* _演習の指示_
**a)** 動物園の回想文によれば、キリンの妊娠期間はどのくらいですか。
**b)** 動物園の回想文のうち、「そして、先輩社員とよく話して」から「計画が頓挫してしまいました。」までのすべてを一字一句違えずに書き写してください。
**c)** 動物園の回想文を、示されている最後の文の後から書き進めてください。

目次
1-1このプログラムは止めないといけないな。動物園としては役割が終わったんだな。有難う
私が動物園界に入ったのは昭和52年(1977年)、退職が令和4年(2022年)のことです。動物園界勤務期間は45年間です。その間には、こういった心の会話が何度かありました。
退職の日を迎えた時私には、動物園に胸を膨らませて就職したのが、昨日の様でした。私は、フェニックス自然動物園が誕生50年を迎えた時に園長職を辞することを申し出ました。
私なりの決め事がありました。
一つは、先人から受け継いだ動物園を50年間死亡事故ゼロで終えること。2つ目は、動物園の50歳の誕生日は私が園長として迎え、50周年記念催事は新しい園長によって迎えたいというものでした。
そして、先輩社員とよく話していたことがあります。まだ、私が飼育課長だった頃のことです。
「フェニックスにマサイキリンが絶えたら、責任とって辞職をしよう。」
この会話が退職するまで私の頭の中に残っていました。一時、3頭に減り少し危うかったのですが、年配キリンがメスの赤ちゃんを出産してくれました。口蹄疫禍のことです。
園長が3人変わっても果たされた約束
その当時、マサイキリンは鹿児島、熊本、宮崎の3市の動物園でしか飼育してなく、国内頭数も10頭を切っていました。そんな時、熊本市動物園のマサイキリンが妊娠したことを聞き、次世代のマサイキリン飼育を危惧して、当時の熊本市動物園長に出産した子供が雄個体だったら、宮崎市の動物園に婿入させることをお願いしていました。
キリンの妊娠期間は450日を超える長い期間です。
その後、熊本市動物園は園長が3名変わりました。さらに、父親キリンが死亡したにも関わらず、熊本市の動物園は約束を果たしてくれました。熊本市の保全意識の高さに感服と感激したものです。
増殖の海外チャレンジに失敗とマサイキリンへの思い
マサイキリンの増殖の海外チャレンジは、その数年前から始めていました。
動物園の経営元である宮崎市の担当課の職員と協議し、当方から雄個体をアメリカの動物園に搬出し、そこで、繁殖した個体を宮崎に返して頂くことはできないか、日本動物園水族館協会の種の保存会議キリン担当者を介して、アメリカの動物園の協会に打診をして頂きました。
ところが、この当時すでにアメリカでは、マサイキリンが飼育されていないことが判明して計画が頓挫してしまいました。
マサイキリンは、フェニックス自然動物園初代園長が直接にアフリカへ渡って運んできものです。

* _保存資料_
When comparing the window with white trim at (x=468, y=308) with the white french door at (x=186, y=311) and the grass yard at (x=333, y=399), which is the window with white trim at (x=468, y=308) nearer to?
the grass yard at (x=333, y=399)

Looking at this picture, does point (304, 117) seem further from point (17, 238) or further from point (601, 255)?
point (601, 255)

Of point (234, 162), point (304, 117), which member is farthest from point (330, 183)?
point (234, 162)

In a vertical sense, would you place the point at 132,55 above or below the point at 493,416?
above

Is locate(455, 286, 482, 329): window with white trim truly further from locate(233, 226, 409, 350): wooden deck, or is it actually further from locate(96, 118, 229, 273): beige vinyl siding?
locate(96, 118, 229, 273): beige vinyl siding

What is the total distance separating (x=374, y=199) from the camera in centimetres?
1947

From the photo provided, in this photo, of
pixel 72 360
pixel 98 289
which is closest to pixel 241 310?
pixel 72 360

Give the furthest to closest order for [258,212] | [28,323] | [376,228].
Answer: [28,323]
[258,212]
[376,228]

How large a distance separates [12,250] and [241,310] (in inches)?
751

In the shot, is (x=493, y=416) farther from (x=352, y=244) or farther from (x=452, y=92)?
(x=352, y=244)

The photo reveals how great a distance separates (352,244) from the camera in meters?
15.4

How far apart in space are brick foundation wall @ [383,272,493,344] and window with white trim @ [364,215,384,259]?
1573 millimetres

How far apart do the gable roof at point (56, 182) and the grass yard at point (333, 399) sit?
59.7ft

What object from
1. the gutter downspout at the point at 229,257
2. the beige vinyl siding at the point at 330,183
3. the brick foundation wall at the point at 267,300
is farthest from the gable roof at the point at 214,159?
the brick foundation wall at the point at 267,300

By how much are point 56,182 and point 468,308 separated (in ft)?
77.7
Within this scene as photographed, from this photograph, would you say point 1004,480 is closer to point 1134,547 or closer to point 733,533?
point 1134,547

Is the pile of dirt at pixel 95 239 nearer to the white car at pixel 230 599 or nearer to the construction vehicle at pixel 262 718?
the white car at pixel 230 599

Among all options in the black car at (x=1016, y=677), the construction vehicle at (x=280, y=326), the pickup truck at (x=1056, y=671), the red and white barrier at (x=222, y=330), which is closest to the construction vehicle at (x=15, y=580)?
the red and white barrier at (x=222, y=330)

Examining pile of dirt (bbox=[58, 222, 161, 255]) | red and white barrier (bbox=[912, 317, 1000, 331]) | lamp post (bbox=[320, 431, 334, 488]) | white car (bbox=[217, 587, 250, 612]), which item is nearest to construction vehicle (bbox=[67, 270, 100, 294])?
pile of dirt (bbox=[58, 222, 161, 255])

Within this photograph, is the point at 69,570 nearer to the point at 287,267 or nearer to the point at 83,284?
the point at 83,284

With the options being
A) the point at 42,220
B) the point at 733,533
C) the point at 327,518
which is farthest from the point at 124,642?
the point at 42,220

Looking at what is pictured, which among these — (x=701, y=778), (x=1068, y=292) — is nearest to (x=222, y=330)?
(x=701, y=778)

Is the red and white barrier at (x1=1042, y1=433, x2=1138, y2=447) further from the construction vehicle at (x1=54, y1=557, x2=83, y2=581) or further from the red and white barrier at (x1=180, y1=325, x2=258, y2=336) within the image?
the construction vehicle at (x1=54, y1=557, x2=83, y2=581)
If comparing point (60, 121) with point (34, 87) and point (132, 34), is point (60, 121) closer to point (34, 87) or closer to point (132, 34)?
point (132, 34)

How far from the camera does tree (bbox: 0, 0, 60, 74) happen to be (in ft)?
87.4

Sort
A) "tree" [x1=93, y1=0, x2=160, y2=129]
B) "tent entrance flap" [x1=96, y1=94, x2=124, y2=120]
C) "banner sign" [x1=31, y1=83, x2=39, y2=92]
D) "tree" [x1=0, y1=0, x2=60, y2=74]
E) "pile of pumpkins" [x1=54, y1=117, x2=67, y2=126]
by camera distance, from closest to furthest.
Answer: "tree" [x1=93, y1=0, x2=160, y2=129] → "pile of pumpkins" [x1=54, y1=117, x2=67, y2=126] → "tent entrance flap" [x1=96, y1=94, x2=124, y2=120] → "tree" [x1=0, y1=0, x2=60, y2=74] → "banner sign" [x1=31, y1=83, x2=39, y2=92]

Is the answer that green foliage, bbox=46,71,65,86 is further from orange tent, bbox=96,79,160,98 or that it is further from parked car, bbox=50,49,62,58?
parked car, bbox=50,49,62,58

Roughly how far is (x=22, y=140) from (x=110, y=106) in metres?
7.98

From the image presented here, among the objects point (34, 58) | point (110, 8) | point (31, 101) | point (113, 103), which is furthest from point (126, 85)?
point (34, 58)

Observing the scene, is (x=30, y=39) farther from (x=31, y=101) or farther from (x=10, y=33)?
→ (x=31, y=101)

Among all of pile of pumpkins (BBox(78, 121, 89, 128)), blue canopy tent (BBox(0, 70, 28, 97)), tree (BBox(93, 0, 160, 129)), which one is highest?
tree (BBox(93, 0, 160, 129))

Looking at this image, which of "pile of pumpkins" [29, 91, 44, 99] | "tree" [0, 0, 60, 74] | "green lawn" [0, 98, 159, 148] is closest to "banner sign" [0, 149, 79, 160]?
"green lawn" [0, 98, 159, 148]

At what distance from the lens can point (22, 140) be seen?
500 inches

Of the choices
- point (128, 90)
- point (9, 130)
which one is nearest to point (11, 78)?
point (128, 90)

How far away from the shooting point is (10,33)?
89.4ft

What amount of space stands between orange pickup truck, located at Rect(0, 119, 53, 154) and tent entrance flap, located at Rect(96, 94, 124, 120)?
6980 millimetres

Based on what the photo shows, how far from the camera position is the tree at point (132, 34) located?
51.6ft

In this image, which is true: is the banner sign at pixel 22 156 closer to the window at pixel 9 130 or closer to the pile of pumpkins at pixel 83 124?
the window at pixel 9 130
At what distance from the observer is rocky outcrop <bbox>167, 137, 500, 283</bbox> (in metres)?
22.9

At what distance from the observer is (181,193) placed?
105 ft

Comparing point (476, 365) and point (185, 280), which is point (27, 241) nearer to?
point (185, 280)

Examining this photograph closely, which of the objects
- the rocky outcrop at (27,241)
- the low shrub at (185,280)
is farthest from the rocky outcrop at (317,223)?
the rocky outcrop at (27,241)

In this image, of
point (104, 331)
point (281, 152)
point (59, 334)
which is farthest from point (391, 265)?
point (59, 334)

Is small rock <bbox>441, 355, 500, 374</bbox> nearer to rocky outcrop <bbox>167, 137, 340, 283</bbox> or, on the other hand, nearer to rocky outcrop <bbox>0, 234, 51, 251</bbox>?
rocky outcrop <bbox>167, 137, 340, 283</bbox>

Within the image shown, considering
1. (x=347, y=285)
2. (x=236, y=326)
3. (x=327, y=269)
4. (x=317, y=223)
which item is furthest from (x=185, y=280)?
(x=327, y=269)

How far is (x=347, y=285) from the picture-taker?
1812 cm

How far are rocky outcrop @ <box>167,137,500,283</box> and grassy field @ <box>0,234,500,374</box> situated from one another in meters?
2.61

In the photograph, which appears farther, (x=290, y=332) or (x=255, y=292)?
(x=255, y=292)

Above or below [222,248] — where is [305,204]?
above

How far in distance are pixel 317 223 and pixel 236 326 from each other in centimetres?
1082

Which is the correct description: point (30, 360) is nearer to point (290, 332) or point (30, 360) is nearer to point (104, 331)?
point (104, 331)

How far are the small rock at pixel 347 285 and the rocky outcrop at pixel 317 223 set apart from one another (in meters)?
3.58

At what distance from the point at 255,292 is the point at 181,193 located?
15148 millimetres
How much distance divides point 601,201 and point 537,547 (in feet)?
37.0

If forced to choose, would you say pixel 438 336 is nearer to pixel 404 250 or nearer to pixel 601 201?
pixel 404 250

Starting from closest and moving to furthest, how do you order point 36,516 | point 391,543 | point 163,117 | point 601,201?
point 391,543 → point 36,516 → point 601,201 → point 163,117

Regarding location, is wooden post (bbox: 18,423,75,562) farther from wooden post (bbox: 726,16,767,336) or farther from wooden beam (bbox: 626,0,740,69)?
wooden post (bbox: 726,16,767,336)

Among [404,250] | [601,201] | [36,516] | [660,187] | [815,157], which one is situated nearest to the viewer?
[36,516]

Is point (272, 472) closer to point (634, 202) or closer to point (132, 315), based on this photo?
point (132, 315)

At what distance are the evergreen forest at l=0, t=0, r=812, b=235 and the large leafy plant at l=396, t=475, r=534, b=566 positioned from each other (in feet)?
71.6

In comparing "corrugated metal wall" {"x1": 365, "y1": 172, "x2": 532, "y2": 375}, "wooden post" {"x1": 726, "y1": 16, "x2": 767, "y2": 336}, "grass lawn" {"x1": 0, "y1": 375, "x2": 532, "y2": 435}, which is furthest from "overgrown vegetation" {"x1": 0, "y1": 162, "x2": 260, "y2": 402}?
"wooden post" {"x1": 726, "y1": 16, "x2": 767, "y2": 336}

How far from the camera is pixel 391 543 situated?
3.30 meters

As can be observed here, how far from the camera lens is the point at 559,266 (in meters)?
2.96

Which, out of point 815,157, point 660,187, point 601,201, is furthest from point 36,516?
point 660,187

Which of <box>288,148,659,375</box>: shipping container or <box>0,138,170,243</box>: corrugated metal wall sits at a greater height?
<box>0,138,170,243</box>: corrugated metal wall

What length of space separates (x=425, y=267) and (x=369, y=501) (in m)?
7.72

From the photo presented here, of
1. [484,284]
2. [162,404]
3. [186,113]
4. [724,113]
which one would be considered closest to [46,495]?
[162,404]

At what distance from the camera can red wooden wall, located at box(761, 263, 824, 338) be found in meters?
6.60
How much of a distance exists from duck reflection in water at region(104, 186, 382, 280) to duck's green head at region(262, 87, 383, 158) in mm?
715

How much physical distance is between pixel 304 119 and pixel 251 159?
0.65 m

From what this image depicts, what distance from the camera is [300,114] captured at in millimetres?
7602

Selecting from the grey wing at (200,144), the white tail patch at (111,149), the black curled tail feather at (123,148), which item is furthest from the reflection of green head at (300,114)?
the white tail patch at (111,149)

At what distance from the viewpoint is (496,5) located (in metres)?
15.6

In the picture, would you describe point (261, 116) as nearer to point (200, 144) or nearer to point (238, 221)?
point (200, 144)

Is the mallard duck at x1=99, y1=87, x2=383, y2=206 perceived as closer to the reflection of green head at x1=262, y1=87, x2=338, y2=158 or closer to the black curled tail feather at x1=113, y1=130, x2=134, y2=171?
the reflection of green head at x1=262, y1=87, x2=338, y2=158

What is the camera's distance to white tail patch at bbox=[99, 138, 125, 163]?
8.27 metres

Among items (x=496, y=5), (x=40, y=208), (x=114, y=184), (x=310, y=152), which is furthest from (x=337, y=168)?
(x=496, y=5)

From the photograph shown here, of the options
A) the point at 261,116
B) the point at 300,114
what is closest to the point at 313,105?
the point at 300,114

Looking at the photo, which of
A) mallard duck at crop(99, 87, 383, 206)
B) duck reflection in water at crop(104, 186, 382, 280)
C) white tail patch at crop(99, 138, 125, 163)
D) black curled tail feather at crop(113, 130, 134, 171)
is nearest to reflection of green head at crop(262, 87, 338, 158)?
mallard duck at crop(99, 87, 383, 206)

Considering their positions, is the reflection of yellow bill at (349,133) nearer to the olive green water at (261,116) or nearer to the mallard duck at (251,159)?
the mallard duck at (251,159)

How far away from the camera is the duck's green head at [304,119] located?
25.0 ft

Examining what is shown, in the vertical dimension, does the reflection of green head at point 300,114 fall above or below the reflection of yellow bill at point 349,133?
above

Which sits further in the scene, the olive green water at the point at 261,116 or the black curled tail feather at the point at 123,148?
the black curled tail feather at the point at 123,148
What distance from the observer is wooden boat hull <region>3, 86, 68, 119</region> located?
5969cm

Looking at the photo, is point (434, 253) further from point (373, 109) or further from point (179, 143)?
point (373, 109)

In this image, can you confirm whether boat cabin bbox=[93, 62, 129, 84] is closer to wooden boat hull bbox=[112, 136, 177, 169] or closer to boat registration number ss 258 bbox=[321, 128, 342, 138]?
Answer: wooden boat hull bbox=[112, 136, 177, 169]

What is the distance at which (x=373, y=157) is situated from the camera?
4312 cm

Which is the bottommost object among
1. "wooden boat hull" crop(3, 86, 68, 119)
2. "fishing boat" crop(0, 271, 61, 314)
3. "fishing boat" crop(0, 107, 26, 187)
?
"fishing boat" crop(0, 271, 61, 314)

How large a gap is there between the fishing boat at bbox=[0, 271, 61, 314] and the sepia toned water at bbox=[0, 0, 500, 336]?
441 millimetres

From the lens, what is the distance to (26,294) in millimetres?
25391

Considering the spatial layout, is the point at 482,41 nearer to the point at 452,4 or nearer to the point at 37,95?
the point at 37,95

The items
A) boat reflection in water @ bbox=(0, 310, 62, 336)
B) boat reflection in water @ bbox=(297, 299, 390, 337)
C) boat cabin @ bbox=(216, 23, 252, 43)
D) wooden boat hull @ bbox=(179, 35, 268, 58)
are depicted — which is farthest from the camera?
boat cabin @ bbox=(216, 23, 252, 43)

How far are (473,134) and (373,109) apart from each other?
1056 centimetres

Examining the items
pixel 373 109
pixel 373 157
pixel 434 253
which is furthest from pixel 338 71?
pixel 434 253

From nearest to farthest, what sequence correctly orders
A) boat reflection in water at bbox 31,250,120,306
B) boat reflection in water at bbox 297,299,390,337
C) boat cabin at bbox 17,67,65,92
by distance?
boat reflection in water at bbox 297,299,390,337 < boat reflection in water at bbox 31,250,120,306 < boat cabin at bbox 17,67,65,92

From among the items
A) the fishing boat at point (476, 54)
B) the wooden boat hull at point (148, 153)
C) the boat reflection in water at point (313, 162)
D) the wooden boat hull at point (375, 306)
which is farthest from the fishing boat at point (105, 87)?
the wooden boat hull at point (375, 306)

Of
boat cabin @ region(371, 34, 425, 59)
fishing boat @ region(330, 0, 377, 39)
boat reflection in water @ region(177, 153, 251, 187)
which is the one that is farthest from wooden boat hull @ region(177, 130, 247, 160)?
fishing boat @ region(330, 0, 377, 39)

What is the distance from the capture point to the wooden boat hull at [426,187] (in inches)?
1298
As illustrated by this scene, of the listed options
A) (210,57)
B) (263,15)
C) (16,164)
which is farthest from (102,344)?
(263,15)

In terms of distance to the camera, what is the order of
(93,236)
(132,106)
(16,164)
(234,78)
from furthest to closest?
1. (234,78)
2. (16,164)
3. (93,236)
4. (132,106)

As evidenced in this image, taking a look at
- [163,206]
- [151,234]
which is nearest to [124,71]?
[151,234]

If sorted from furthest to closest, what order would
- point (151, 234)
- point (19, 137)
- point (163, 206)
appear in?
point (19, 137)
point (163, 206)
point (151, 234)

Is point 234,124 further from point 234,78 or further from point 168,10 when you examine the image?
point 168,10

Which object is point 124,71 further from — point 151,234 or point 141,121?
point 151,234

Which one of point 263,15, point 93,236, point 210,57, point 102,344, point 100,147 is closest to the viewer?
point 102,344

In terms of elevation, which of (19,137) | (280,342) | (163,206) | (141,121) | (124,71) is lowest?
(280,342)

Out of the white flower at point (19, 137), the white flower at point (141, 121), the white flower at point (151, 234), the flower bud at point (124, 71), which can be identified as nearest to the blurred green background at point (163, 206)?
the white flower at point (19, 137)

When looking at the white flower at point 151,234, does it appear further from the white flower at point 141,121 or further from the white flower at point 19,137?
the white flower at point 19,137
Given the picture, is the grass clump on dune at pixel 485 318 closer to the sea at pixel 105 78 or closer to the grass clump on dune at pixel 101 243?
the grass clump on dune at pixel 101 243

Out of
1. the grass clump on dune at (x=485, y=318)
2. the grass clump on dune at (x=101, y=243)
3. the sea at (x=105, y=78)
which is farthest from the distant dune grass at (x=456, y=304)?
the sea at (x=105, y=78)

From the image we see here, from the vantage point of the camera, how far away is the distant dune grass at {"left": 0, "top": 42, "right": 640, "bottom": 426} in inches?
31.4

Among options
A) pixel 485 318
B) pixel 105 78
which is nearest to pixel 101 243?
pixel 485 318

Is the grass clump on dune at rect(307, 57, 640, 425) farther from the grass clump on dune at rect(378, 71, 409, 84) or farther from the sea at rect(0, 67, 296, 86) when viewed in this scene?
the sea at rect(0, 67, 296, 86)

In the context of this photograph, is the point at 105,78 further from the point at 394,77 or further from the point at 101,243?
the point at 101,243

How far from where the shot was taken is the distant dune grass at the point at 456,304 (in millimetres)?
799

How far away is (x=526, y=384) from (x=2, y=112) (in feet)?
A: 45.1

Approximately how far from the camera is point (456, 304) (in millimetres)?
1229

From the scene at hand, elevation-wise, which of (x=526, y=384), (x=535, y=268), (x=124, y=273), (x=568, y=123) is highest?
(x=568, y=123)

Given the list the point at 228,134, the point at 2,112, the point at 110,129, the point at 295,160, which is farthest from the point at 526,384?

* _演習への解答_
**a)** 450日を超える長い期間です。

**b)**
そして、先輩社員とよく話していたことがあります。まだ、私が飼育課長だった頃のことです。
「フェニックスにマサイキリンが絶えたら、責任とって辞職をしよう。」
この会話が退職するまで私の頭の中に残っていました。一時、3頭に減り少し危うかったのですが、年配キリンがメスの赤ちゃんを出産してくれました。口蹄疫禍のことです。
園長が3人変わっても果たされた約束
その当時、マサイキリンは鹿児島、熊本、宮崎の3市の動物園でしか飼育してなく、国内頭数も10頭を切っていました。そんな時、熊本市動物園のマサイキリンが妊娠したことを聞き、次世代のマサイキリン飼育を危惧して、当時の熊本市動物園長に出産した子供が雄個体だったら、宮崎市の動物園に婿入させることをお願いしていました。
キリンの妊娠期間は450日を超える長い期間です。
その後、熊本市動物園は園長が3名変わりました。さらに、父親キリンが死亡したにも関わらず、熊本市の動物園は約束を果たしてくれました。熊本市の保全意識の高さに感服と感激したものです。
増殖の海外チャレンジに失敗とマサイキリンへの思い
マサイキリンの増殖の海外チャレンジは、その数年前から始めていました。
動物園の経営元である宮崎市の担当課の職員と協議し、当方から雄個体をアメリカの動物園に搬出し、そこで、繁殖した個体を宮崎に返して頂くことはできないか、日本動物園水族館協会の種の保存会議キリン担当者を介して、アメリカの動物園の協会に打診をして頂きました。
ところが、この当時すでにアメリカでは、マサイキリンが飼育されていないことが判明して計画が頓挫してしまいました。

**c)**
また、フェニックス動物園の飼育動物を充実させる原資として、その子供たちを国内外の多くの動物園に送り出もしました。私たち飼育員にも特別な思いがありました。
私の歩んだ動物園生活は、当初、多く動物園の誕生と野生動物が多く導入されました。発展と多様性の時代から始まり、晩年には動物園飼育下の野生動物の減少や越境性伝染病の来襲、動物福祉に代表される飼育技術の熟成、環境の大きな変化等々、そして、更には動物園のあり方について様々な悩まされる懸案が散在するものでした。
1-2.断念した動物園のプログラム
フェニックス自然動物園は、民間経営ではありながら、宮崎県内唯一の動物園として誕生した経緯もあり、誕生から公共性を担わされていました。実際、「利益はホテルが出すので、動物園は市民住民に対して社会的役割を果たすように」と入社時に伝えられました。市営の動物園となってからも、私が動物園を離れるまで動物園の役割だけを意識すれば良かったことは幸いでした。
私の先輩たちは、社会教育(現在は、教育活動)と、保全には幅広いプログラムを持っていました。50年間継続する作文や小中学生を対象とした絵画コンクールまで実施していました。今も続いているとのことです。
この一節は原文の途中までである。